I just purchased the car and was told by previous owner turbo is bad. The car has 98,000 miles and will start up and idle about 2 minutes then shuts itself off. When reved up you can hear a noise coming from the turbo. I’m gonna pull the hoses and check it later today but at 98,000 seems odd to me. My other 14 has 257,000 and has never had any turbo issues. Any thoughts greatly appreciated .


----------



## MP81 (Jul 20, 2015)

Can you get a video of the sound? Sometimes the intercooler piping will break on these and cause all sorts of running issues.


----------



## Rivergoer (Mar 30, 2017)

Definitely check all the plumbing, both intake and charge sides. One leak or loose clamp can cause havoc.


----------



## Tdipwr (Dec 16, 2018)

Ok I got the car home and after some checking the oil was very low evidently why it was shutting off after only a few seconds of running.
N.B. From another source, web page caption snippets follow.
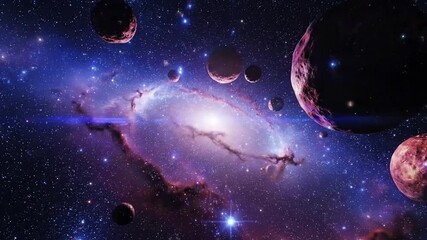 Galactic Core Pulsation: The luminous, energetic heart of a spiral galaxy, with brilliant light emanating from its center, subtly pulsating with immense cosmic energy. - Powered by Adobe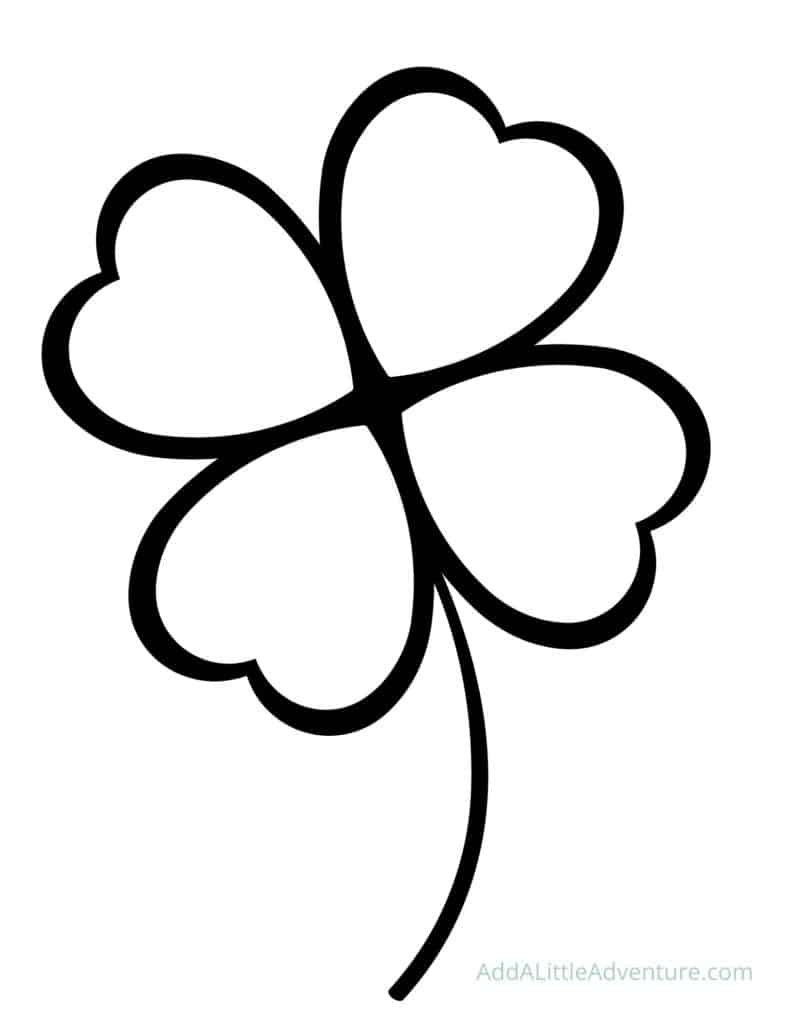 12 Free Printable Shamrock And Four Leaf Clover Templates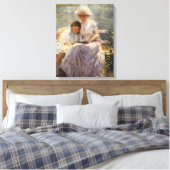 June Sunlight (von Joseph DeCamp) Leinwanddruck (Insitu (Schlafzimmer))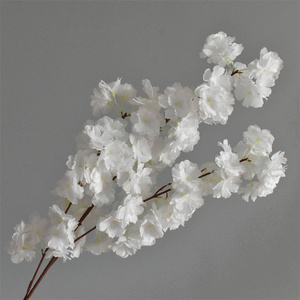ดอกเชอรี่เทียมสีขาวสำหรับประดับตกแต่งสวนสีชมพู - Product Image 6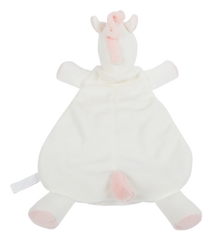 WubbaNubÂ® - White Unicorn Lovey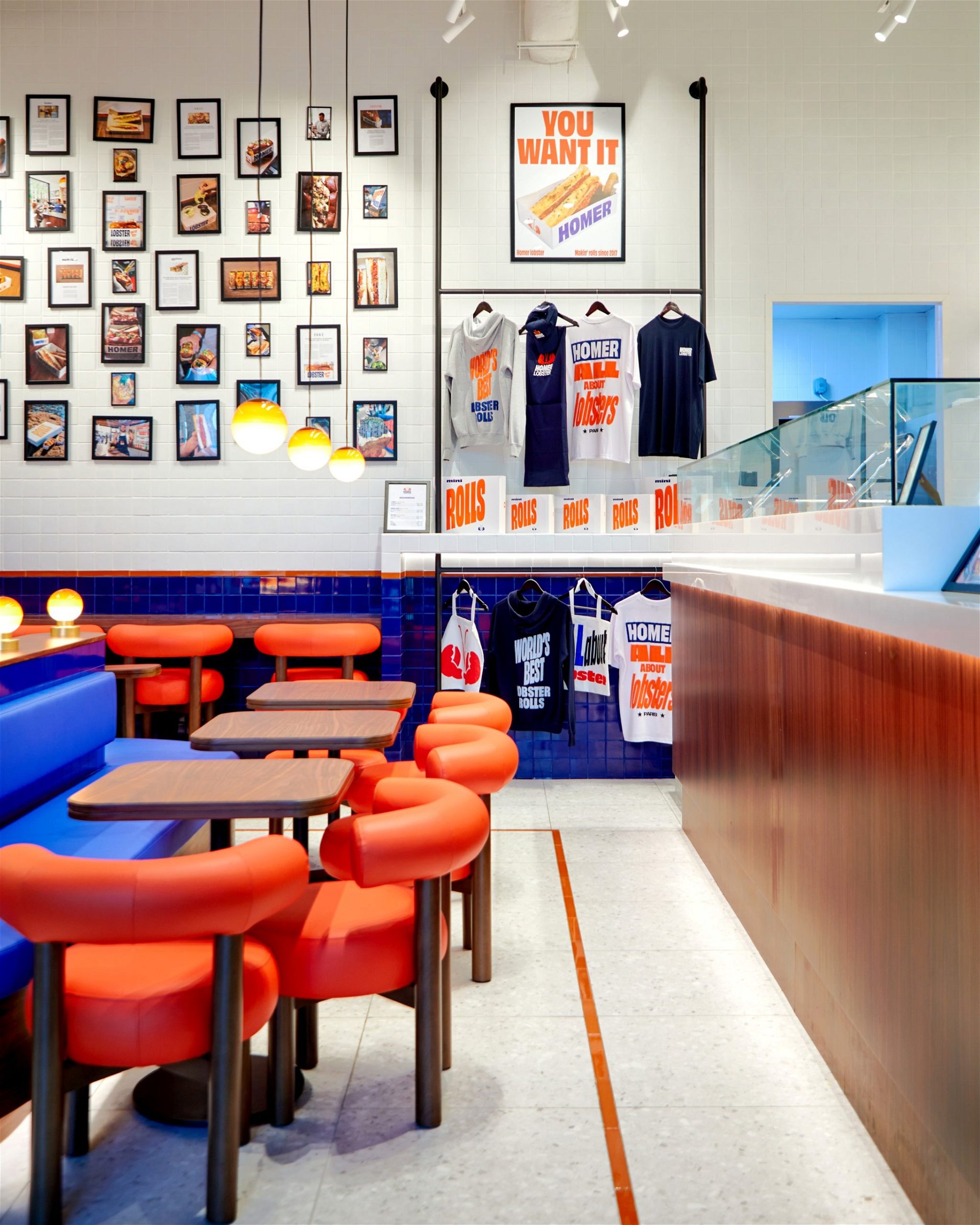 Homer Lobster Restaurant, Dubai - Restaurant Interior Design on Love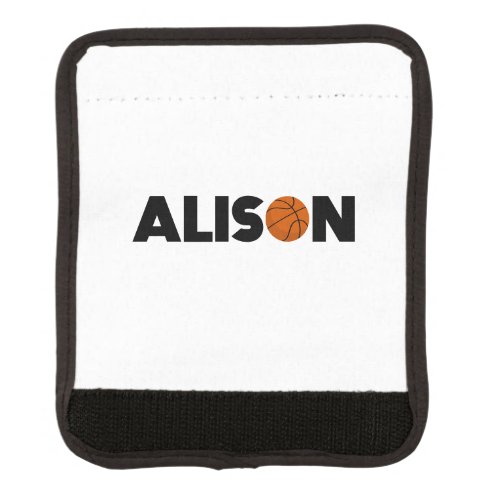 Alison Basketball Luggage Handle Wrap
I took hose off and turbo has a lot of play in it. I connected hose and took it up the road and actually ran rather well. Arrived home and oil was leaking badly out of the exhaust side of the turbo. I’ve ordered a turbo just hope no engine damage was done by lack of oil.


----------



## mkohan (Dec 19, 2015)

You might want to do some research on how the engine is doing. Compression check might tell if it is more than just the turbo.


----------